Foreign brokerages remain cautious on the road ahead for the Indian equity markets.
Though analysts at Nomura have revised their March 2026 Nifty target to 26,140 levels from the earlier 24,970, but the upside from the current levels is a modest 6 per cent.
BofA Securities, on the other hand, has not made any change to its year-end Nifty target.
The Nifty, Nomura said, is currently trading at 20.5x one-year forward earnings, which is near the high-end of its trading range over the past three years.
“However, the favorable spread between earnings yield and bond yield at -1.4 per cent – which is at the high end of the range that prevailed over the past four years – is comforting. Based on 21x price to earnings (P/E) on FY27F earnings, we arrive at our March 2026 Nifty target of 26,140,” wrote Saion Mukherjee, managing director and head of equity research for India at Nomura in a recent coauthored note with Amlan Jyoti Das.

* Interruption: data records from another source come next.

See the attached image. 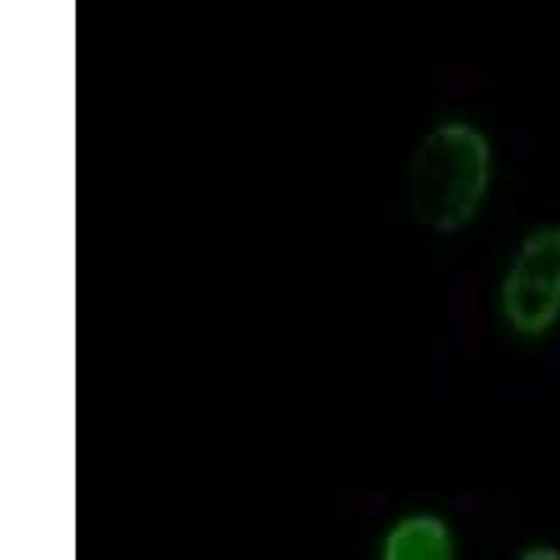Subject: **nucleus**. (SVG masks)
<instances>
[{
    "label": "nucleus",
    "mask_w": 560,
    "mask_h": 560,
    "mask_svg": "<svg viewBox=\"0 0 560 560\" xmlns=\"http://www.w3.org/2000/svg\"><path fill=\"white\" fill-rule=\"evenodd\" d=\"M502 314L522 337H544L560 319V228L533 230L510 258Z\"/></svg>",
    "instance_id": "obj_2"
},
{
    "label": "nucleus",
    "mask_w": 560,
    "mask_h": 560,
    "mask_svg": "<svg viewBox=\"0 0 560 560\" xmlns=\"http://www.w3.org/2000/svg\"><path fill=\"white\" fill-rule=\"evenodd\" d=\"M384 560H448L454 538L438 516H409L395 524L384 538Z\"/></svg>",
    "instance_id": "obj_3"
},
{
    "label": "nucleus",
    "mask_w": 560,
    "mask_h": 560,
    "mask_svg": "<svg viewBox=\"0 0 560 560\" xmlns=\"http://www.w3.org/2000/svg\"><path fill=\"white\" fill-rule=\"evenodd\" d=\"M490 179L488 138L465 121L434 127L409 166L412 219L440 236H454L477 217Z\"/></svg>",
    "instance_id": "obj_1"
},
{
    "label": "nucleus",
    "mask_w": 560,
    "mask_h": 560,
    "mask_svg": "<svg viewBox=\"0 0 560 560\" xmlns=\"http://www.w3.org/2000/svg\"><path fill=\"white\" fill-rule=\"evenodd\" d=\"M524 560H560V549L547 547V544H535L527 552H522Z\"/></svg>",
    "instance_id": "obj_4"
}]
</instances>
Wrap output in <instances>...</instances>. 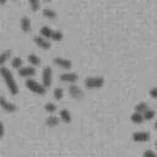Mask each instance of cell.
Instances as JSON below:
<instances>
[{
	"label": "cell",
	"instance_id": "cell-27",
	"mask_svg": "<svg viewBox=\"0 0 157 157\" xmlns=\"http://www.w3.org/2000/svg\"><path fill=\"white\" fill-rule=\"evenodd\" d=\"M142 155H144V157H157V153L152 150H145Z\"/></svg>",
	"mask_w": 157,
	"mask_h": 157
},
{
	"label": "cell",
	"instance_id": "cell-13",
	"mask_svg": "<svg viewBox=\"0 0 157 157\" xmlns=\"http://www.w3.org/2000/svg\"><path fill=\"white\" fill-rule=\"evenodd\" d=\"M27 60L29 61L31 66H33V67L40 64V58H39L37 54H34V53H31V54H28V55H27Z\"/></svg>",
	"mask_w": 157,
	"mask_h": 157
},
{
	"label": "cell",
	"instance_id": "cell-1",
	"mask_svg": "<svg viewBox=\"0 0 157 157\" xmlns=\"http://www.w3.org/2000/svg\"><path fill=\"white\" fill-rule=\"evenodd\" d=\"M0 75H1V77L4 78V81H5V83H6V86H7L9 91H10V93L17 94V93H18V85H17V82H16V80H15V77H13V75H12V72L10 71V69L6 67V66H4V65L0 66Z\"/></svg>",
	"mask_w": 157,
	"mask_h": 157
},
{
	"label": "cell",
	"instance_id": "cell-17",
	"mask_svg": "<svg viewBox=\"0 0 157 157\" xmlns=\"http://www.w3.org/2000/svg\"><path fill=\"white\" fill-rule=\"evenodd\" d=\"M59 117H56V115H49L47 119H45V124L48 125V126H50V128H53V126H56L58 124H59Z\"/></svg>",
	"mask_w": 157,
	"mask_h": 157
},
{
	"label": "cell",
	"instance_id": "cell-29",
	"mask_svg": "<svg viewBox=\"0 0 157 157\" xmlns=\"http://www.w3.org/2000/svg\"><path fill=\"white\" fill-rule=\"evenodd\" d=\"M4 134H5V125H4V123L0 120V137H2Z\"/></svg>",
	"mask_w": 157,
	"mask_h": 157
},
{
	"label": "cell",
	"instance_id": "cell-31",
	"mask_svg": "<svg viewBox=\"0 0 157 157\" xmlns=\"http://www.w3.org/2000/svg\"><path fill=\"white\" fill-rule=\"evenodd\" d=\"M155 146H156V147H157V140H156V142H155Z\"/></svg>",
	"mask_w": 157,
	"mask_h": 157
},
{
	"label": "cell",
	"instance_id": "cell-21",
	"mask_svg": "<svg viewBox=\"0 0 157 157\" xmlns=\"http://www.w3.org/2000/svg\"><path fill=\"white\" fill-rule=\"evenodd\" d=\"M155 114H156V112H155L153 109L147 108V109L142 113V117H144V119H145V120H151V119H153Z\"/></svg>",
	"mask_w": 157,
	"mask_h": 157
},
{
	"label": "cell",
	"instance_id": "cell-6",
	"mask_svg": "<svg viewBox=\"0 0 157 157\" xmlns=\"http://www.w3.org/2000/svg\"><path fill=\"white\" fill-rule=\"evenodd\" d=\"M0 107H1L4 110L9 112V113H12V112H15V110L17 109L16 104L12 103V102H10V101H9L7 98H5L4 96H0Z\"/></svg>",
	"mask_w": 157,
	"mask_h": 157
},
{
	"label": "cell",
	"instance_id": "cell-22",
	"mask_svg": "<svg viewBox=\"0 0 157 157\" xmlns=\"http://www.w3.org/2000/svg\"><path fill=\"white\" fill-rule=\"evenodd\" d=\"M148 108V105H147V103L146 102H139L136 105H135V112H137V113H144L146 109Z\"/></svg>",
	"mask_w": 157,
	"mask_h": 157
},
{
	"label": "cell",
	"instance_id": "cell-30",
	"mask_svg": "<svg viewBox=\"0 0 157 157\" xmlns=\"http://www.w3.org/2000/svg\"><path fill=\"white\" fill-rule=\"evenodd\" d=\"M155 129H156V130H157V120H156V121H155Z\"/></svg>",
	"mask_w": 157,
	"mask_h": 157
},
{
	"label": "cell",
	"instance_id": "cell-11",
	"mask_svg": "<svg viewBox=\"0 0 157 157\" xmlns=\"http://www.w3.org/2000/svg\"><path fill=\"white\" fill-rule=\"evenodd\" d=\"M18 75H21L23 77H32V76L36 75V69L33 66H31V65L22 66V67L18 69Z\"/></svg>",
	"mask_w": 157,
	"mask_h": 157
},
{
	"label": "cell",
	"instance_id": "cell-25",
	"mask_svg": "<svg viewBox=\"0 0 157 157\" xmlns=\"http://www.w3.org/2000/svg\"><path fill=\"white\" fill-rule=\"evenodd\" d=\"M44 109H45L47 112H49V113H53V112L56 110V104L53 103V102H47V103L44 104Z\"/></svg>",
	"mask_w": 157,
	"mask_h": 157
},
{
	"label": "cell",
	"instance_id": "cell-5",
	"mask_svg": "<svg viewBox=\"0 0 157 157\" xmlns=\"http://www.w3.org/2000/svg\"><path fill=\"white\" fill-rule=\"evenodd\" d=\"M132 140L136 141V142H146L151 139V134L148 131H142V130H137V131H134L132 135H131Z\"/></svg>",
	"mask_w": 157,
	"mask_h": 157
},
{
	"label": "cell",
	"instance_id": "cell-4",
	"mask_svg": "<svg viewBox=\"0 0 157 157\" xmlns=\"http://www.w3.org/2000/svg\"><path fill=\"white\" fill-rule=\"evenodd\" d=\"M52 81H53V71H52V67L45 65L43 67V72H42V85L47 88L52 85Z\"/></svg>",
	"mask_w": 157,
	"mask_h": 157
},
{
	"label": "cell",
	"instance_id": "cell-15",
	"mask_svg": "<svg viewBox=\"0 0 157 157\" xmlns=\"http://www.w3.org/2000/svg\"><path fill=\"white\" fill-rule=\"evenodd\" d=\"M9 59H11V50L10 49L0 52V66H2Z\"/></svg>",
	"mask_w": 157,
	"mask_h": 157
},
{
	"label": "cell",
	"instance_id": "cell-20",
	"mask_svg": "<svg viewBox=\"0 0 157 157\" xmlns=\"http://www.w3.org/2000/svg\"><path fill=\"white\" fill-rule=\"evenodd\" d=\"M23 61H22V58H20V56H12V59H11V66L12 67H15V69H20V67H22L23 65Z\"/></svg>",
	"mask_w": 157,
	"mask_h": 157
},
{
	"label": "cell",
	"instance_id": "cell-3",
	"mask_svg": "<svg viewBox=\"0 0 157 157\" xmlns=\"http://www.w3.org/2000/svg\"><path fill=\"white\" fill-rule=\"evenodd\" d=\"M26 86H27L32 92H34V93H37V94H44V93L47 92V88H45L42 83H39L38 81H36V80H33V78H27V80H26Z\"/></svg>",
	"mask_w": 157,
	"mask_h": 157
},
{
	"label": "cell",
	"instance_id": "cell-12",
	"mask_svg": "<svg viewBox=\"0 0 157 157\" xmlns=\"http://www.w3.org/2000/svg\"><path fill=\"white\" fill-rule=\"evenodd\" d=\"M20 26H21V29L23 32H29L31 31V27H32L31 18L28 16H22L21 20H20Z\"/></svg>",
	"mask_w": 157,
	"mask_h": 157
},
{
	"label": "cell",
	"instance_id": "cell-19",
	"mask_svg": "<svg viewBox=\"0 0 157 157\" xmlns=\"http://www.w3.org/2000/svg\"><path fill=\"white\" fill-rule=\"evenodd\" d=\"M130 120H131L132 123H135V124H141L145 119H144V117H142V114H141V113L134 112V113L130 115Z\"/></svg>",
	"mask_w": 157,
	"mask_h": 157
},
{
	"label": "cell",
	"instance_id": "cell-14",
	"mask_svg": "<svg viewBox=\"0 0 157 157\" xmlns=\"http://www.w3.org/2000/svg\"><path fill=\"white\" fill-rule=\"evenodd\" d=\"M59 119H61L64 123H70L71 121V113L67 109H60V112H59Z\"/></svg>",
	"mask_w": 157,
	"mask_h": 157
},
{
	"label": "cell",
	"instance_id": "cell-8",
	"mask_svg": "<svg viewBox=\"0 0 157 157\" xmlns=\"http://www.w3.org/2000/svg\"><path fill=\"white\" fill-rule=\"evenodd\" d=\"M69 93H70V96H71L72 98H76V99L83 97V91H82L81 87L77 86L76 83H71V85L69 86Z\"/></svg>",
	"mask_w": 157,
	"mask_h": 157
},
{
	"label": "cell",
	"instance_id": "cell-16",
	"mask_svg": "<svg viewBox=\"0 0 157 157\" xmlns=\"http://www.w3.org/2000/svg\"><path fill=\"white\" fill-rule=\"evenodd\" d=\"M39 32H40V36H42V37H44L45 39H48V40H49V38L52 37L53 29H52L49 26H42Z\"/></svg>",
	"mask_w": 157,
	"mask_h": 157
},
{
	"label": "cell",
	"instance_id": "cell-10",
	"mask_svg": "<svg viewBox=\"0 0 157 157\" xmlns=\"http://www.w3.org/2000/svg\"><path fill=\"white\" fill-rule=\"evenodd\" d=\"M53 61H54L55 65H58V66H60V67H63V69H70V67L72 66V63H71L69 59L63 58V56H55V58L53 59Z\"/></svg>",
	"mask_w": 157,
	"mask_h": 157
},
{
	"label": "cell",
	"instance_id": "cell-26",
	"mask_svg": "<svg viewBox=\"0 0 157 157\" xmlns=\"http://www.w3.org/2000/svg\"><path fill=\"white\" fill-rule=\"evenodd\" d=\"M29 6H31V9L33 11H37L40 7V2L38 0H29Z\"/></svg>",
	"mask_w": 157,
	"mask_h": 157
},
{
	"label": "cell",
	"instance_id": "cell-2",
	"mask_svg": "<svg viewBox=\"0 0 157 157\" xmlns=\"http://www.w3.org/2000/svg\"><path fill=\"white\" fill-rule=\"evenodd\" d=\"M83 82L87 88H99L104 85V77L103 76H87Z\"/></svg>",
	"mask_w": 157,
	"mask_h": 157
},
{
	"label": "cell",
	"instance_id": "cell-24",
	"mask_svg": "<svg viewBox=\"0 0 157 157\" xmlns=\"http://www.w3.org/2000/svg\"><path fill=\"white\" fill-rule=\"evenodd\" d=\"M53 94H54V98H55V99H61V98L64 97V91H63V88H60V87H55Z\"/></svg>",
	"mask_w": 157,
	"mask_h": 157
},
{
	"label": "cell",
	"instance_id": "cell-28",
	"mask_svg": "<svg viewBox=\"0 0 157 157\" xmlns=\"http://www.w3.org/2000/svg\"><path fill=\"white\" fill-rule=\"evenodd\" d=\"M150 96L151 97H153V98H157V86H155V87H152V88H150Z\"/></svg>",
	"mask_w": 157,
	"mask_h": 157
},
{
	"label": "cell",
	"instance_id": "cell-7",
	"mask_svg": "<svg viewBox=\"0 0 157 157\" xmlns=\"http://www.w3.org/2000/svg\"><path fill=\"white\" fill-rule=\"evenodd\" d=\"M60 80L61 81H64V82H70V83H74V82H76L77 81V78H78V75L76 74V72H74V71H66V72H63V74H60Z\"/></svg>",
	"mask_w": 157,
	"mask_h": 157
},
{
	"label": "cell",
	"instance_id": "cell-23",
	"mask_svg": "<svg viewBox=\"0 0 157 157\" xmlns=\"http://www.w3.org/2000/svg\"><path fill=\"white\" fill-rule=\"evenodd\" d=\"M63 37H64V34H63L61 31H59V29H53V33H52L50 39H53V40H61Z\"/></svg>",
	"mask_w": 157,
	"mask_h": 157
},
{
	"label": "cell",
	"instance_id": "cell-9",
	"mask_svg": "<svg viewBox=\"0 0 157 157\" xmlns=\"http://www.w3.org/2000/svg\"><path fill=\"white\" fill-rule=\"evenodd\" d=\"M33 40H34V43H36L39 48H42V49H49V48H50V42H49L48 39H45L44 37H42L40 34H36V36L33 37Z\"/></svg>",
	"mask_w": 157,
	"mask_h": 157
},
{
	"label": "cell",
	"instance_id": "cell-18",
	"mask_svg": "<svg viewBox=\"0 0 157 157\" xmlns=\"http://www.w3.org/2000/svg\"><path fill=\"white\" fill-rule=\"evenodd\" d=\"M43 15H44L45 17L50 18V20L56 18V11L53 10L52 7H44V9H43Z\"/></svg>",
	"mask_w": 157,
	"mask_h": 157
}]
</instances>
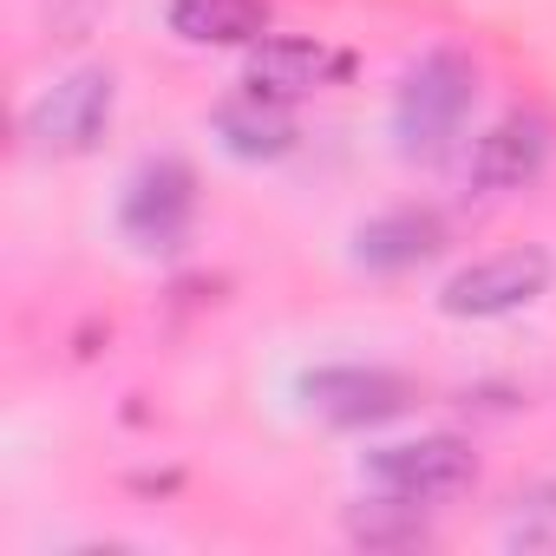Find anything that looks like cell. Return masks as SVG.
Returning <instances> with one entry per match:
<instances>
[{
    "label": "cell",
    "instance_id": "obj_13",
    "mask_svg": "<svg viewBox=\"0 0 556 556\" xmlns=\"http://www.w3.org/2000/svg\"><path fill=\"white\" fill-rule=\"evenodd\" d=\"M510 543H517V549H543V543H556V484H543V491L517 497Z\"/></svg>",
    "mask_w": 556,
    "mask_h": 556
},
{
    "label": "cell",
    "instance_id": "obj_5",
    "mask_svg": "<svg viewBox=\"0 0 556 556\" xmlns=\"http://www.w3.org/2000/svg\"><path fill=\"white\" fill-rule=\"evenodd\" d=\"M478 478V458L465 439H406V445H387L367 458V484L374 491H393V497H419V504H439V497H458L465 484Z\"/></svg>",
    "mask_w": 556,
    "mask_h": 556
},
{
    "label": "cell",
    "instance_id": "obj_10",
    "mask_svg": "<svg viewBox=\"0 0 556 556\" xmlns=\"http://www.w3.org/2000/svg\"><path fill=\"white\" fill-rule=\"evenodd\" d=\"M170 34L190 47H249L268 34V0H170Z\"/></svg>",
    "mask_w": 556,
    "mask_h": 556
},
{
    "label": "cell",
    "instance_id": "obj_8",
    "mask_svg": "<svg viewBox=\"0 0 556 556\" xmlns=\"http://www.w3.org/2000/svg\"><path fill=\"white\" fill-rule=\"evenodd\" d=\"M334 79H348V53H334L321 40H262L249 53V66H242V86L255 99H275V105H289L302 92H321Z\"/></svg>",
    "mask_w": 556,
    "mask_h": 556
},
{
    "label": "cell",
    "instance_id": "obj_3",
    "mask_svg": "<svg viewBox=\"0 0 556 556\" xmlns=\"http://www.w3.org/2000/svg\"><path fill=\"white\" fill-rule=\"evenodd\" d=\"M543 289H549V249L523 242V249H497V255L458 268L439 289V308L458 315V321H497V315L530 308Z\"/></svg>",
    "mask_w": 556,
    "mask_h": 556
},
{
    "label": "cell",
    "instance_id": "obj_7",
    "mask_svg": "<svg viewBox=\"0 0 556 556\" xmlns=\"http://www.w3.org/2000/svg\"><path fill=\"white\" fill-rule=\"evenodd\" d=\"M543 164H549V118L543 112H510L471 144L465 177L478 190H523V184H536Z\"/></svg>",
    "mask_w": 556,
    "mask_h": 556
},
{
    "label": "cell",
    "instance_id": "obj_1",
    "mask_svg": "<svg viewBox=\"0 0 556 556\" xmlns=\"http://www.w3.org/2000/svg\"><path fill=\"white\" fill-rule=\"evenodd\" d=\"M471 99H478V66L465 53L439 47L419 66H406L400 99H393V138H400V151L406 157H439L458 138Z\"/></svg>",
    "mask_w": 556,
    "mask_h": 556
},
{
    "label": "cell",
    "instance_id": "obj_12",
    "mask_svg": "<svg viewBox=\"0 0 556 556\" xmlns=\"http://www.w3.org/2000/svg\"><path fill=\"white\" fill-rule=\"evenodd\" d=\"M348 536H354L361 549H419V543L432 536V523H426V504H419V497L380 491V497H367V504H348Z\"/></svg>",
    "mask_w": 556,
    "mask_h": 556
},
{
    "label": "cell",
    "instance_id": "obj_4",
    "mask_svg": "<svg viewBox=\"0 0 556 556\" xmlns=\"http://www.w3.org/2000/svg\"><path fill=\"white\" fill-rule=\"evenodd\" d=\"M190 216H197V177H190V164H177V157L138 164V177H131L125 197H118V229H125L138 249H177L184 229H190Z\"/></svg>",
    "mask_w": 556,
    "mask_h": 556
},
{
    "label": "cell",
    "instance_id": "obj_11",
    "mask_svg": "<svg viewBox=\"0 0 556 556\" xmlns=\"http://www.w3.org/2000/svg\"><path fill=\"white\" fill-rule=\"evenodd\" d=\"M216 138H223V151L262 164V157H282V151L295 144V125H289V112L275 105V99L242 92V99H229V105L216 112Z\"/></svg>",
    "mask_w": 556,
    "mask_h": 556
},
{
    "label": "cell",
    "instance_id": "obj_6",
    "mask_svg": "<svg viewBox=\"0 0 556 556\" xmlns=\"http://www.w3.org/2000/svg\"><path fill=\"white\" fill-rule=\"evenodd\" d=\"M302 400L334 426H380L413 406V380L387 367H321L302 374Z\"/></svg>",
    "mask_w": 556,
    "mask_h": 556
},
{
    "label": "cell",
    "instance_id": "obj_2",
    "mask_svg": "<svg viewBox=\"0 0 556 556\" xmlns=\"http://www.w3.org/2000/svg\"><path fill=\"white\" fill-rule=\"evenodd\" d=\"M112 105H118V79L105 73V66H79V73H66L53 92H40L34 105H27V144L40 151V157H79V151H92L99 138H105V125H112Z\"/></svg>",
    "mask_w": 556,
    "mask_h": 556
},
{
    "label": "cell",
    "instance_id": "obj_9",
    "mask_svg": "<svg viewBox=\"0 0 556 556\" xmlns=\"http://www.w3.org/2000/svg\"><path fill=\"white\" fill-rule=\"evenodd\" d=\"M445 249V223L432 210H393V216H374L361 236H354V262L374 268V275H393V268H413L426 255Z\"/></svg>",
    "mask_w": 556,
    "mask_h": 556
}]
</instances>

Those at BofA Securities, too, remain cautious on the markets in the near term led by weakening global macro.
The ongoing monetary stimulus, BofA said, would help India revive its gross domestic product (GDP) / capex / consumption growth, but see a shallow revival, and hence remain conservative on GDP growth at 6.3 per cent versus Reserve Bank of India (RBI) projection of 6.5 per cent in fiscal 2025-26 (FY26).
“Given the recent rally, we see no upside to our Nifty year-end target of 25,000.
"Near-term, incrementally, we see seven emerging risks that make us cautious on Nifty / large-caps, and we continue to stay bearish on the broader markets,” wrote Amish Shah, India equity strategist at BofA Securities in a recent coauthored note.
The markets, BofA Securities said, are now fully pricing in an imminent India-US trade deal, leading to India being a key beneficiary of shifting global supply chains.
However, any potential global slowdown amidst ongoing trade war is not priced in yet.
Flows to the equity markets - both domestic and foreign, too, remain at risk, BofA said. While DII flows could remain volatile in the months ahead and may even moderate.
Domestic inflows, data suggests, peaked at $8.6 billion in October 2024 and have seen moderation since then to $6.1 billion in April 2025.
“May flows stand at $3.5 billion versus $13.5 billion outflows for January - March 2025.
"However, with recent market rally, relative return potential for Nifty has become unattractive for FIIs versus US treasuries (4.3 per cent) and equity risk premium.
Thus, we see risk to FII flows going forward,” Shah wrote.
Sector focus
As a strategy, Nomura prefers domestic-focused sectors to exporters given the global uncertainties, and prefer consumption to investment themes.
The investment cycle, Nomura said, is likely to be delayed because of global uncertainties.
Supply-chain relocation themes such as autos, pharmaceuticals/chemicals and electronic segments are their preferred sectors.
Financials, consumer staples, autos, discretionary, oil and gas, power, telecom, internet, real estate and select domestic healthcare plays are some of their other top bets.
“Within industrials, we are constructive on companies that are play on investment in the power sector.
"We are cautious on export sectors and capex themes.
"These include IT services, industrials, cement, and metals.
"On pharma, ensuing US tariffs present a near-term headwind, but we expect the impact to be passed on and hence a correction may be a buying opportunity,” Mukherjee wrote.